Submitted to: Journal of the American Society for Horticultural Science
Publication Type: Peer Reviewed Journal
Publication Acceptance Date: 9/15/2002
Publication Date: 12/10/2002
Citation: Fazio, G., Staub, J.E., Katzir, N. 2002. Development and characterization of pcr markers in cucumber (cucumis sativus l.). Journal of the American Society for Horticultural Science. Interpretive Summary: Molecular biology (the study of the biology of DNA) has provided opportunities for unlocking secrets of life. Science has benefited from a development of new biotechnologies (biological methods for studying DNA) that have broadened our understanding of how genes (groups of DNA molecules on chromosomes) interact to produce productions that are important to the consuming public (i.e., cancer treatments). Cucumber is a vegetable that is grown widely in the U.S. and throughout the world. Although the basic biology of this crop species (what we can see visually such as fruit yield and quality) has been studied in depth, scientific advances at the molecular DNA level have not been as great. What is known is that cucumber has relatively little amounts of DNA compared to other crop species that makes DNA analysis of cucumber an attractive scientific endeavor. However, it is clear from recent attempts to study the DNA of cucumber, that the DNA of this species is not easy to examine. Thus, a study was designed to create new biotechnologies for cucumber that would allow for easier examination of cucumber DNA in order to allow plant geneticists and breeders to be more efficient in developing improved varieties. The experiments allowed for the creation of a DNA examination technology that greatly increases the ability for scientists to understand the genetics of this economically important crop species. The development of these new biotechnologies will benefit the consuming public directly by allowing scientists to develop better varieties more rapidly.
Technical Abstract: Highly polymorphic microsatellites or simple sequence repeats (SSR), along with sequence characterized amplified regions (SCAR) and single nucleotide polymorphisms (SNP) markers are reliable, cost-effective, and amenable for large scale analyses.

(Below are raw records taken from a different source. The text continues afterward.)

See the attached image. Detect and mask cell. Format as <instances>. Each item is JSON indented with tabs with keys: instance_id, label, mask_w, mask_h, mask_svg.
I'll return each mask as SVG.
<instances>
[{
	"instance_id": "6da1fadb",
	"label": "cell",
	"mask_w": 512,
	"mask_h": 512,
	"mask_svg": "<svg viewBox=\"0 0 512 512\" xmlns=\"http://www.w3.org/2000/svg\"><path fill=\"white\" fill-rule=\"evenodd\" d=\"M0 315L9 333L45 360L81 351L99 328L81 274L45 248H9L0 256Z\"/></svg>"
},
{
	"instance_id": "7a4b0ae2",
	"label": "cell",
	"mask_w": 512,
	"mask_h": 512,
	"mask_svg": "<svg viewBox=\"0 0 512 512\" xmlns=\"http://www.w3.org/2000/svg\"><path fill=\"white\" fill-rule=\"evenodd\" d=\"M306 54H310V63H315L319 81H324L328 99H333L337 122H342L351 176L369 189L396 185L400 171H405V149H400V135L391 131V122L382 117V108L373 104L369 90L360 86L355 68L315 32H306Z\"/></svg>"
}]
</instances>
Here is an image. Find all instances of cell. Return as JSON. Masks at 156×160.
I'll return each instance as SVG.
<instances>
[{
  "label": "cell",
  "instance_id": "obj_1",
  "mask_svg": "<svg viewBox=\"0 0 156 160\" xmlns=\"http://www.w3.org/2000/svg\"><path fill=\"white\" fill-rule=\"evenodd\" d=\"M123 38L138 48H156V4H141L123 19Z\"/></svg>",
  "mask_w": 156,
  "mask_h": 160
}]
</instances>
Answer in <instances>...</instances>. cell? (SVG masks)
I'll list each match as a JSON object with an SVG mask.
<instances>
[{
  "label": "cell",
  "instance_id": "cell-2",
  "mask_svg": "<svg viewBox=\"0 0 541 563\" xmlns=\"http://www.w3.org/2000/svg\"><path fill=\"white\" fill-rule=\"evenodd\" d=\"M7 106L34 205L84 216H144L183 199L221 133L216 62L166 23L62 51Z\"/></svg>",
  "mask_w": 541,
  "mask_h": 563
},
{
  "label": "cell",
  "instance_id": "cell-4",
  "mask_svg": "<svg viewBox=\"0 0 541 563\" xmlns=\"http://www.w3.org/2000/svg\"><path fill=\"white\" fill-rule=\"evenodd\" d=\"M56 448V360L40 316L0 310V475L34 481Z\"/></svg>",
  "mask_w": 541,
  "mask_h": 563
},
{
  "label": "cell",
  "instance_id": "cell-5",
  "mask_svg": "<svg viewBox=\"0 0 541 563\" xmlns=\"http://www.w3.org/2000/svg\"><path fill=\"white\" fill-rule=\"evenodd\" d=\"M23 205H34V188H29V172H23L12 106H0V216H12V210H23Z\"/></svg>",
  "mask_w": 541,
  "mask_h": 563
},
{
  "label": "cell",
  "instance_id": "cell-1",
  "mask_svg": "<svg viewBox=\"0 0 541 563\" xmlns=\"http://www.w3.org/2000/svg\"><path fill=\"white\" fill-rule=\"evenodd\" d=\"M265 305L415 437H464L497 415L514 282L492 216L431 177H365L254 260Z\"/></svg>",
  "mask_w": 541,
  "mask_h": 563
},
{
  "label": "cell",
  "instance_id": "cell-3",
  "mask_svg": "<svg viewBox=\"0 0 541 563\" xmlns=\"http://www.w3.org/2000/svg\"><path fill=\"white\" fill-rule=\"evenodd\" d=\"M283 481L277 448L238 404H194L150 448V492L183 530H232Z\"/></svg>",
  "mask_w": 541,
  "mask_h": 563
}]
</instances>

Therefore, experiments were designed to develop SSR, SCAR and SNP markers, and optimize reaction conditions for PCR. A set of 110 SSR markers was constructed using a unique, strategically applied methodology that included the GeneTrapper¿ (Life Technologies, Gaithersburg, MD) kit to select plasmids harboring microsatellites. Of these markers, 58 (52%) contained di-nucleotide repeats (CT, CA, TA), 21 (19%) possessed tri-nucleotide repeats (CTT, ATT, ACC, GCA), 3 (2.7%) contained tetra-nucleotide repeats (TGCG, TTAA, TAAA), 4 (3.6%) enclosed penta-nucleotide repeat (ATTTT, GTTTT, GGGTC, AGCCC), 3 (2.7%) contained hexa-nucleotide repeats (CCCAAA, TAAAAA, GCTGGC) and 21 possessed composite repeats. Four SCARs (L18-3 SCAR, AT1-2 SCAR, N6-A SCAR, and N6-B SCAR) and two PCR markers based on SNPs (L18-2H19 A and B) were also developed. The SNP markers were developed from otherwise monomorphic SCAR markers. The markers L18-3 SCAR and AT1-2 SCAR were codominant. A three-primer strategy was devised to develop a codominant SCAR from a sequence containing a transposable element, and a new codominant SCAR product was detected by annealing temperature gradient (ATG) PCR. The utility of the primers developed was optimized by ATG-PCR to increase reliability and facilitate technology transfer. This array of markers substantially increases the pool of genetic markers available for genetic investigation in Cucumis.